The COVID-19 pandemic demonstrated how hospitals and health care systems can adapt to challenges as patient needs continued to rapidly change. Clinicians were faced with many obstacles including an influx in patients with too many at times than they had beds to accommodate, moving patients between rooms as acuity levels shifted, creating isolation spaces, opening new COVID-19 testing and vaccination sites outside of health care facilities, and more. The health care industry had to remain nimble and flexible during this crisis. We have seen the industry adapt during other crucial times such as epidemics and disease outbreaks, seasonal conditions, natural disasters and mass casualty and injury events.

The pandemic brought the need for more flexible care options to the forefront, and it also gave way to one of the largest staffing crises our industry has seen. Market research from GE HealthCare surveying more than 200 hospital and health care system leaders in the United States found 85% believe hospitals with flexible care models are best positioned to manage physical resources based on the ebb and flow of capacity and 75% believe they experience greater staff efficiencies when operating under a flexible care model. Furthermore, 87% of hospital leaders with acuity adaptable models report a positive impact on the workforce. These results demonstrate that flexible care models can help support clinicians in managing workflows more efficiently and optimizing patient care during this critical staffing shortage.

The future of health care should support clinicians with depleted resourcesand embrace remote workflows. According to the market research report, 77% of hospital and health care system leaders are increasing the use of remote patient monitoring outside of the hospital. Remote monitoring allows hospitals to more safely discharge patients early and shift care to the home. For example, when we think about Alice, perhaps she is diagnosed with atrial fibrillation when she is in the hospital for observation. The clinician may prescribe a personal ECG device that can be used at home until she returns for her procedure. They may use this same device after her procedure to keep a close eye on her and ensure the procedure was successful. The personal ECG device sends the diagnostic data directly to the clinician so they can remotely review ECG data to access cardiac events outside of the four walls of the hospital. Alice’s primary care physician can also access the data, allowing her care team to stay connected.

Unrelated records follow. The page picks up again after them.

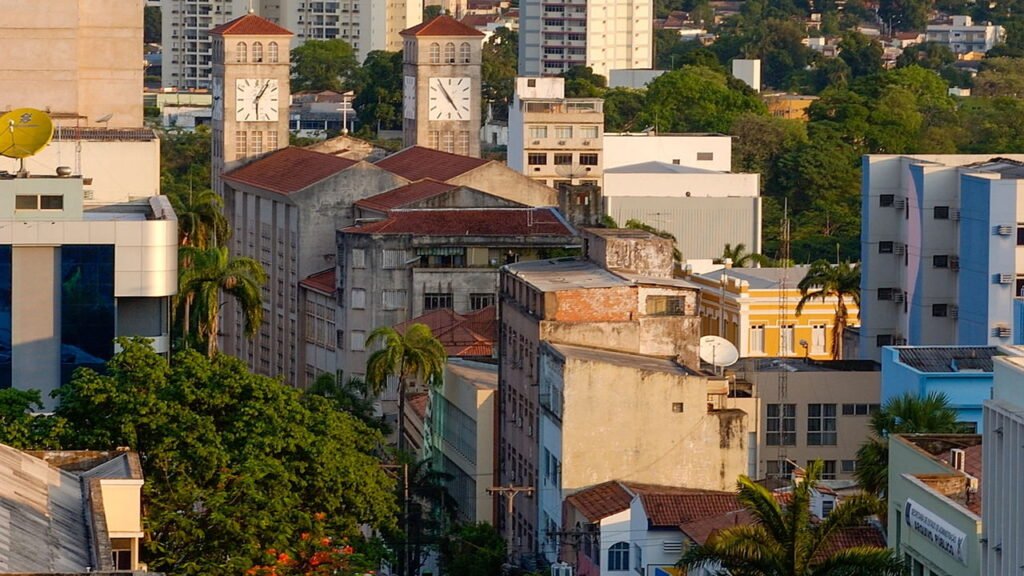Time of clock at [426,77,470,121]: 4:54
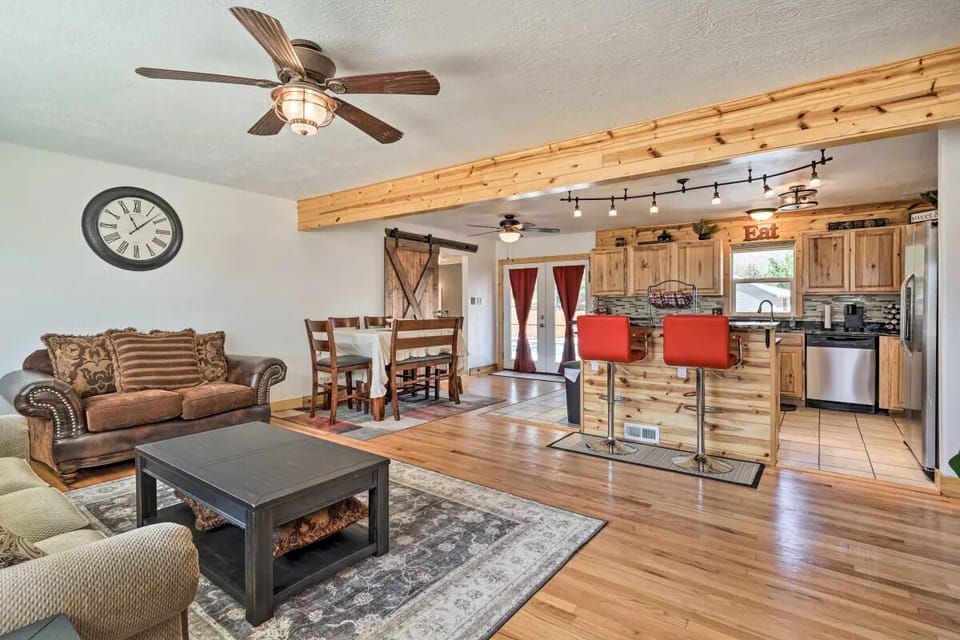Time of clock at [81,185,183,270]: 11:07
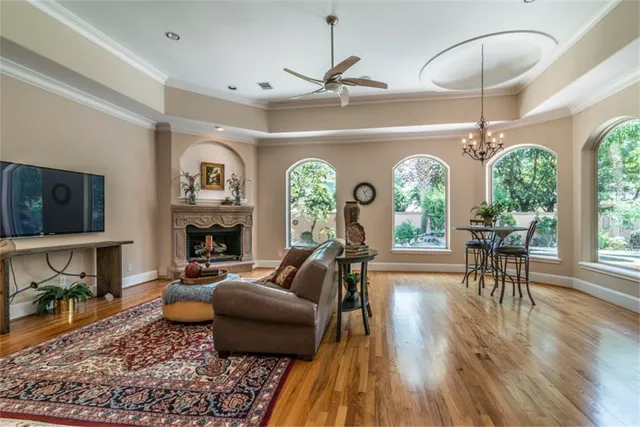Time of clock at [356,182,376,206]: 1:26
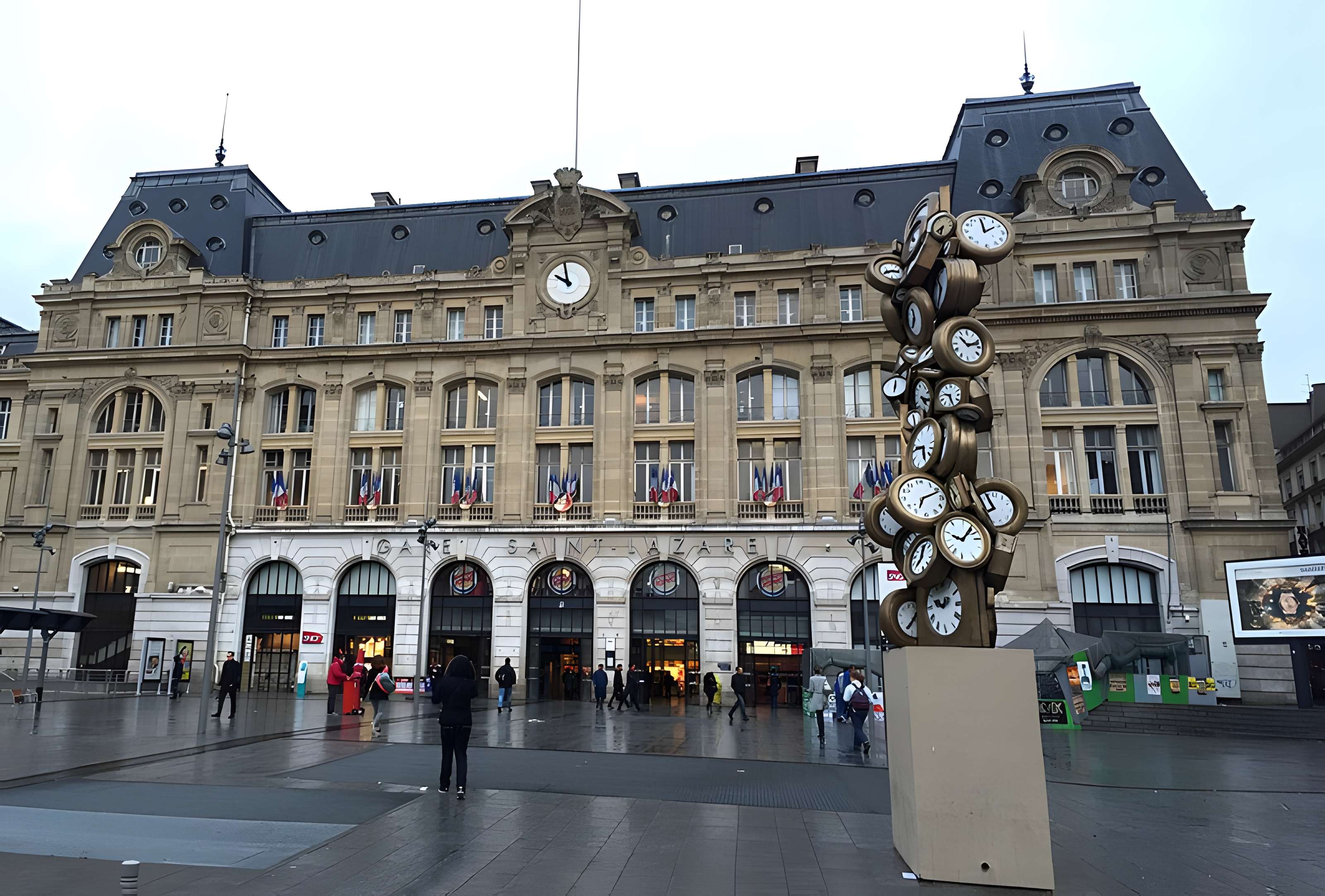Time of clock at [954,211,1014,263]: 1:58
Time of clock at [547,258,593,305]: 9:57
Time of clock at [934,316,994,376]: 10:12
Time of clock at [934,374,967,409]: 9:26
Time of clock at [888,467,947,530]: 7:11
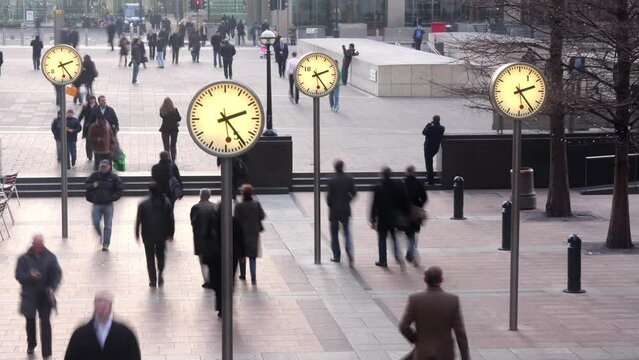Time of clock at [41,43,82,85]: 2:24
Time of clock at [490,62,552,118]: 2:24
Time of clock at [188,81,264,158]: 2:24
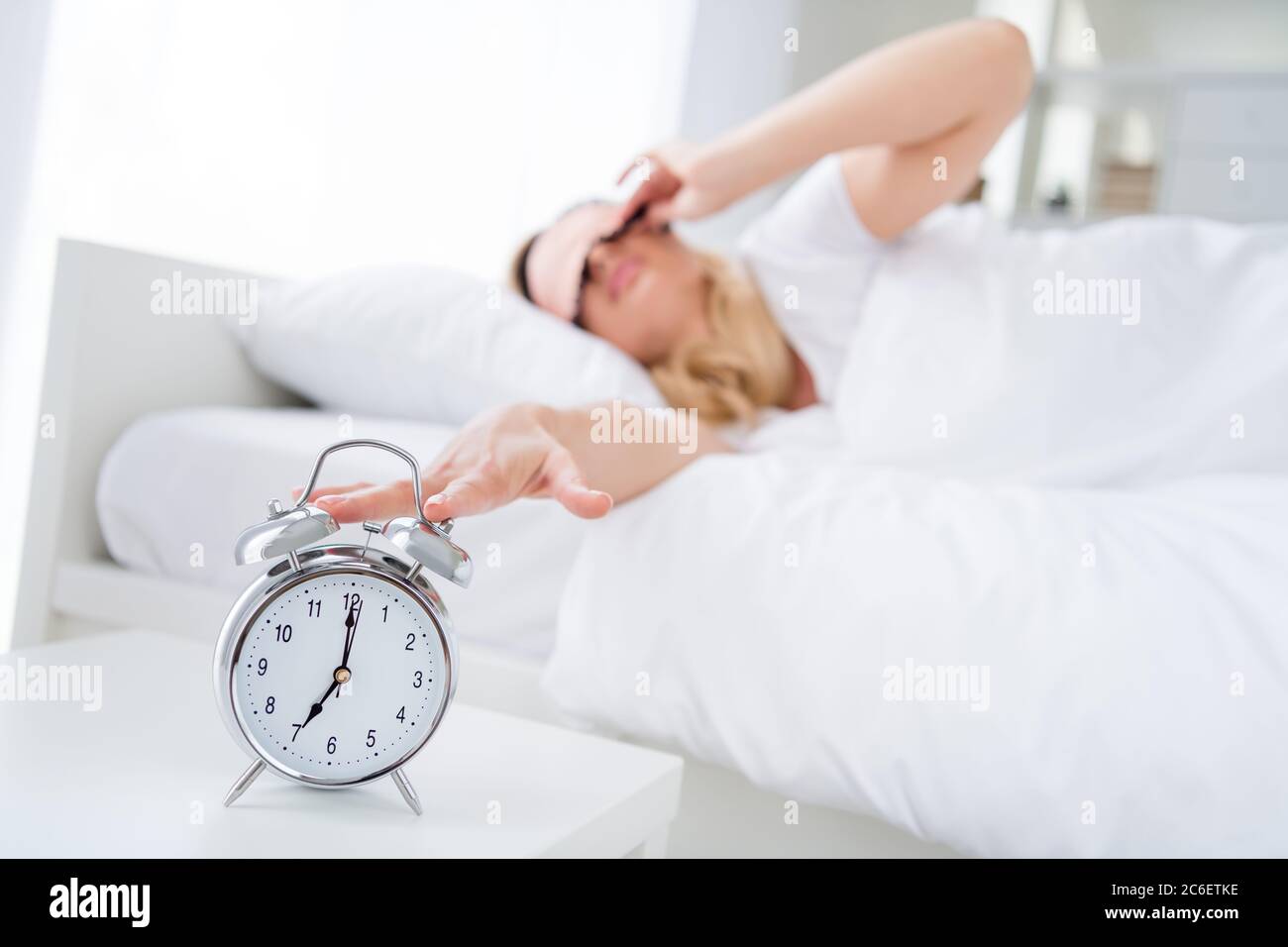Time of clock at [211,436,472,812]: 7:00
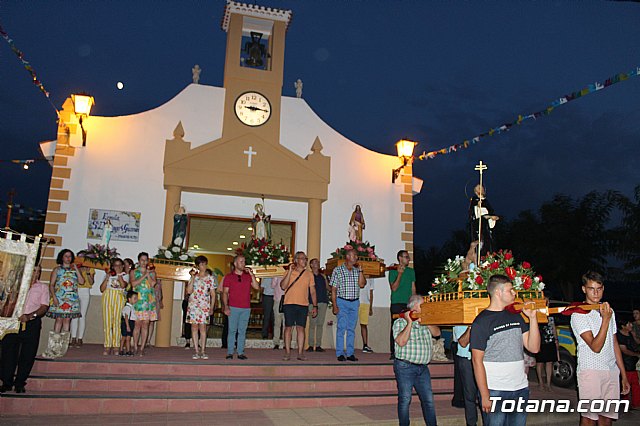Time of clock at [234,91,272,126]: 9:15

Many clinicians believe that places of care will continue to expand from traditional environments, such as a hospital to the home. They also believe it’s important that while we adapt to new care environments, clinicians and patients remain closely connected. GE HealthCare commissioned the Reimagining Better Health study, a quantitative survey of clinicians, patients, patient advocates and health care experts across eight countries that found that 99% of clinicians completely or somewhat agree the definition of the future is one where patients and care teams are more intimately linked together in a partnership via technology solutions. This group of clinicians also completely or somewhat agree patient care and medical treatment will take place both within and outside of traditional clinical environments, such as in patients’ homes.

As we have seen, a flexible care model greatly supported Alice’s care team. Flexible solutions helped equip the clinicians in a timely manner with pertinent data to make the right clinician decisions during each step of Alice’s journey, whether she was in the hospital or at home, in the hopes of preventing life-threatening health events, such as a stroke. The path forward is clear, and it will lead the way for more adoption of flexible care models that can support clinicians and patients in a variety of settings and acuity levels, including remote patient care.

Steve Gabrielian is GE HealthCare U.S. and Canada President of Patient Care Solutions.